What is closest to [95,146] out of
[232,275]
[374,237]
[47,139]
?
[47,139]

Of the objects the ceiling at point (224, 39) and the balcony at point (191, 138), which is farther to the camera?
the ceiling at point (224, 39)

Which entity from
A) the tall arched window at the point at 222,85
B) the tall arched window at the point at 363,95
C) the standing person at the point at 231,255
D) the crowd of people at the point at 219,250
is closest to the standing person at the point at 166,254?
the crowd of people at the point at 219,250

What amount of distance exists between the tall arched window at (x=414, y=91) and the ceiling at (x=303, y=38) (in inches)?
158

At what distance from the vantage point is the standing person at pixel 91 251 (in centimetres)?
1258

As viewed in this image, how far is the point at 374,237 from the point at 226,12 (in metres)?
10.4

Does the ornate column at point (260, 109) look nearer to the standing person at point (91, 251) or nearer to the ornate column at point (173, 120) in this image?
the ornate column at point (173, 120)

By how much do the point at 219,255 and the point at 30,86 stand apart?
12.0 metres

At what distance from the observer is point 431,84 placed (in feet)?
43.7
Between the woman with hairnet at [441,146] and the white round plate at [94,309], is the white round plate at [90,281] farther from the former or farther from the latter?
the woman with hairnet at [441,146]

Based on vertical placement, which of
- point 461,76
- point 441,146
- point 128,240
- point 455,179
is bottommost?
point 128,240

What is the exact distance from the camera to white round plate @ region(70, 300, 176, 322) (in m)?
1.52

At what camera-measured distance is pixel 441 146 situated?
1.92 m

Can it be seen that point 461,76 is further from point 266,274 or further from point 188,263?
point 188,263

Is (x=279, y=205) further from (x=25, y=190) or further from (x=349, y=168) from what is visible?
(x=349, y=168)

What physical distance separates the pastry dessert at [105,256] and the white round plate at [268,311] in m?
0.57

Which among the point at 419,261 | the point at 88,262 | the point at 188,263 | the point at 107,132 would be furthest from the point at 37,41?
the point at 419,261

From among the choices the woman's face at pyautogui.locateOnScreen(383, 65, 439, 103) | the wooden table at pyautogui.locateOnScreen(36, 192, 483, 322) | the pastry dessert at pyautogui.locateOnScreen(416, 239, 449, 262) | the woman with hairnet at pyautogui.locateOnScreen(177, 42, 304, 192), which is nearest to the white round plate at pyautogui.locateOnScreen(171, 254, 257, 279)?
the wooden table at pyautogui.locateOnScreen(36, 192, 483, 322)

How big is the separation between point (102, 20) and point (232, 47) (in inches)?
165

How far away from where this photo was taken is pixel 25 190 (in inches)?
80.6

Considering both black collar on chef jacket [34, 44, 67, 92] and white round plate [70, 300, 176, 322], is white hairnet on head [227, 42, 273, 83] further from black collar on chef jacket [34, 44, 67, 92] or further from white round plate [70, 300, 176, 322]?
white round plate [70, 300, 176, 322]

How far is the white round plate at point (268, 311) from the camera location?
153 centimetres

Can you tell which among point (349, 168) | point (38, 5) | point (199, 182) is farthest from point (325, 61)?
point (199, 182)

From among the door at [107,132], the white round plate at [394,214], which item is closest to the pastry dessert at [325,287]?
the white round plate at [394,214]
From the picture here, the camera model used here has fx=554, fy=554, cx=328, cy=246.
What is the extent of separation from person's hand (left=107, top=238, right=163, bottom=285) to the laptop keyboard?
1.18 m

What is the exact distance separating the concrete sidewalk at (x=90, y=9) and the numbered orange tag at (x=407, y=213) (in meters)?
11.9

----------------

**Task statement**
Please rewrite the data from the line containing "From the picture" through the end, changing "laptop keyboard" to "computer keyboard" and leaving everything else as it is.

**Worked answer**
From the picture here, the camera model used here has fx=554, fy=554, cx=328, cy=246.
What is the extent of separation from person's hand (left=107, top=238, right=163, bottom=285) to the computer keyboard?
1.18 m

What is the exact distance separating the concrete sidewalk at (x=90, y=9) and the numbered orange tag at (x=407, y=213) (in meters)?
11.9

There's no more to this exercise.